The Hansard at Huddersfield project

Alexander Von Lunen & Hugo Sanjurjo Gonzalez

University of Huddersfield

The AHRC-funded Hansard at Huddersfield project is following up on the recent SAMUELS project, which semantically tagged the Hansard Corpus. The Hansard corpus is the collection of UK House of Commons and Lords debates from 1803 to 2005, and the SAMUELS project tagged this corpus with a grammatical and semantic annotation based on the Historical Thesaurus Semantic Tagger.

The main goal of the Hansard at Huddersfield project is to introduce some usual corpus linguistic methods to the general public in a simplified manner.

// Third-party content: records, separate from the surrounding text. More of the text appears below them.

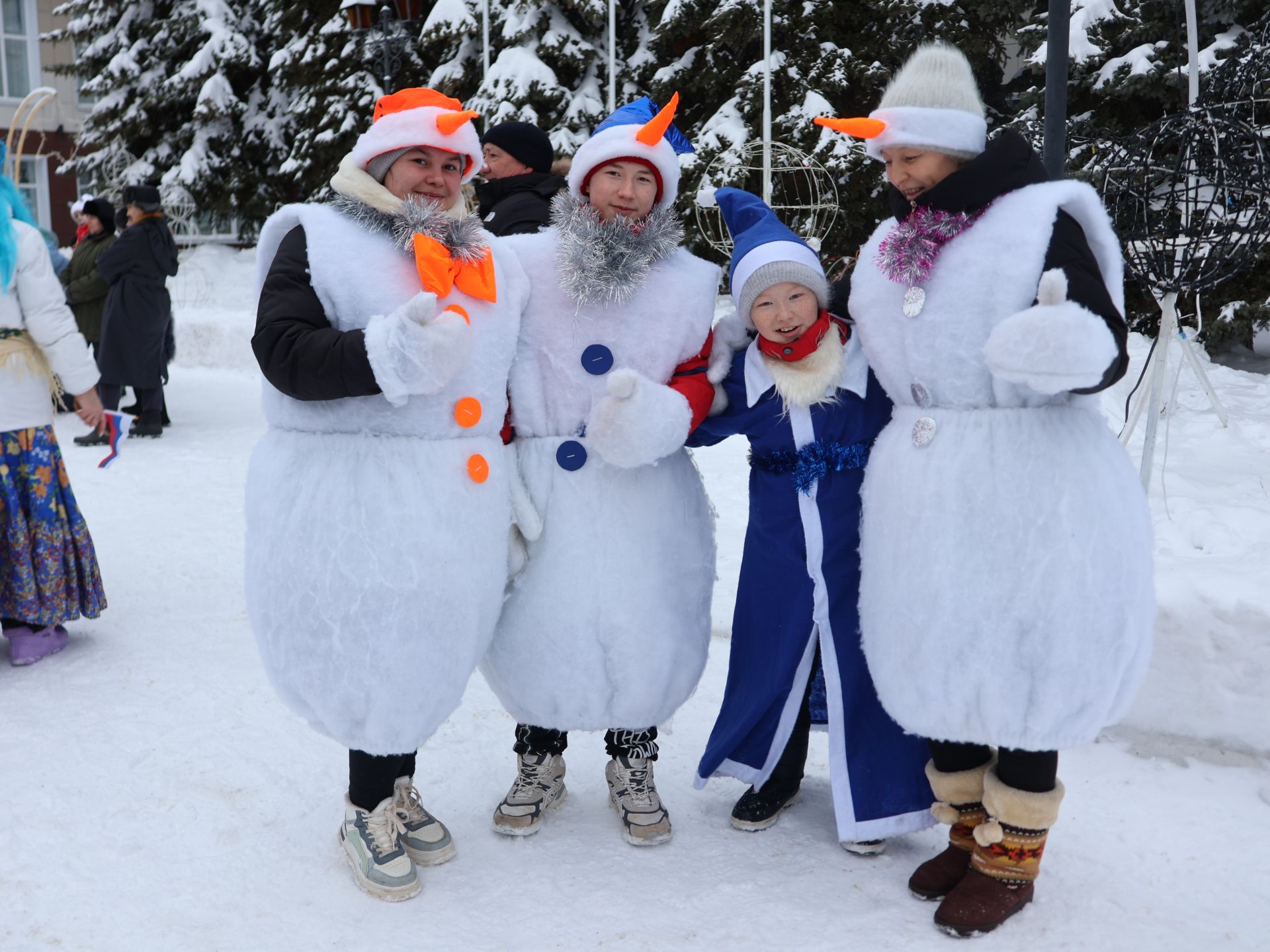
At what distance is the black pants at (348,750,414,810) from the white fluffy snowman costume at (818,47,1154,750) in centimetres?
119

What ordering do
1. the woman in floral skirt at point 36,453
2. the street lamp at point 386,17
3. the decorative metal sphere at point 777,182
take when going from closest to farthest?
the woman in floral skirt at point 36,453 < the street lamp at point 386,17 < the decorative metal sphere at point 777,182

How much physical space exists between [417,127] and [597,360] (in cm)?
64

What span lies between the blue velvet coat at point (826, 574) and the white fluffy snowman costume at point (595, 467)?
0.19 meters

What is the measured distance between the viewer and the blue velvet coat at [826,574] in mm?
2527

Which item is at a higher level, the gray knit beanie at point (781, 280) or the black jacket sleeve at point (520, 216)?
the black jacket sleeve at point (520, 216)

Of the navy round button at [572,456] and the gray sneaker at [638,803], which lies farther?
the gray sneaker at [638,803]

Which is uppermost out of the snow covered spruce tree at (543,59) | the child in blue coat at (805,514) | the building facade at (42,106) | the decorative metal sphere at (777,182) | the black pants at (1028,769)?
the building facade at (42,106)

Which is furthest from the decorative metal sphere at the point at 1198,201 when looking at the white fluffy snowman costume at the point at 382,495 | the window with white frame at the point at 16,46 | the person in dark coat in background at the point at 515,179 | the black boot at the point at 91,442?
the window with white frame at the point at 16,46

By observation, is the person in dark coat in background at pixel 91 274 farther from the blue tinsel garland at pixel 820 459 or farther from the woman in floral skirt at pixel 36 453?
the blue tinsel garland at pixel 820 459

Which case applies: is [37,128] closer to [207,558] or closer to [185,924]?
[207,558]

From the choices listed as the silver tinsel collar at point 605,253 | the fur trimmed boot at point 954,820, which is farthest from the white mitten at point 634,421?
the fur trimmed boot at point 954,820

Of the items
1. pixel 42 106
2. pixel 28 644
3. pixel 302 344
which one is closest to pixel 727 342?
pixel 302 344

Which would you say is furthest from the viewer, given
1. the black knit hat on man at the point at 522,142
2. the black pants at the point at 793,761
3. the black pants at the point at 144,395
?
the black pants at the point at 144,395

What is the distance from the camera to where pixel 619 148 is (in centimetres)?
245
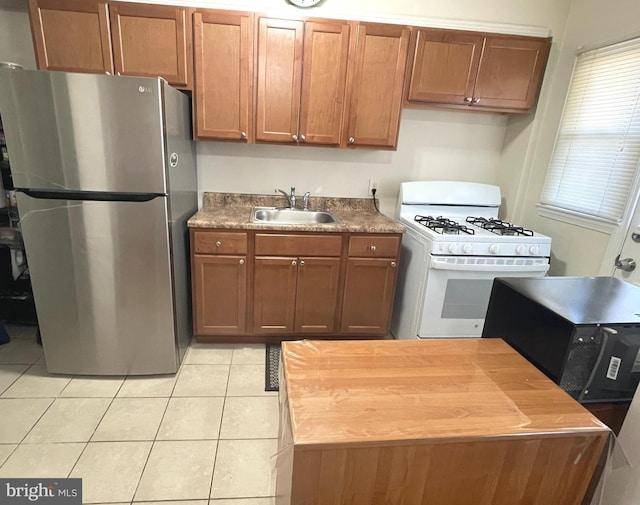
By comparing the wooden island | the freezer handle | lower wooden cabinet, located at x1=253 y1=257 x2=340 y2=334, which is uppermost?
the freezer handle

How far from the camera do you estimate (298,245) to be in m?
2.27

Most methods from corpus linguistics cater for a specialist audience, yet these methods could also help the general public by making the record of British parliament more accessible. The project contemplates this by means of intuitive searches and associated visualisations. Timelines, word clouds, sunburst visualizations and line charts show linguistic information such as frequencies, linguistic tags and relations in a simpler and more understandable way. Thus, we expect that non-academic users and the general public maximise the benefits of the Hansard Corpus without the need of any linguistic expertise and obtaining more than a simple list of full-text search results.

Week 13 2018/2019

Thursday 31st January 2019

Management School LT 11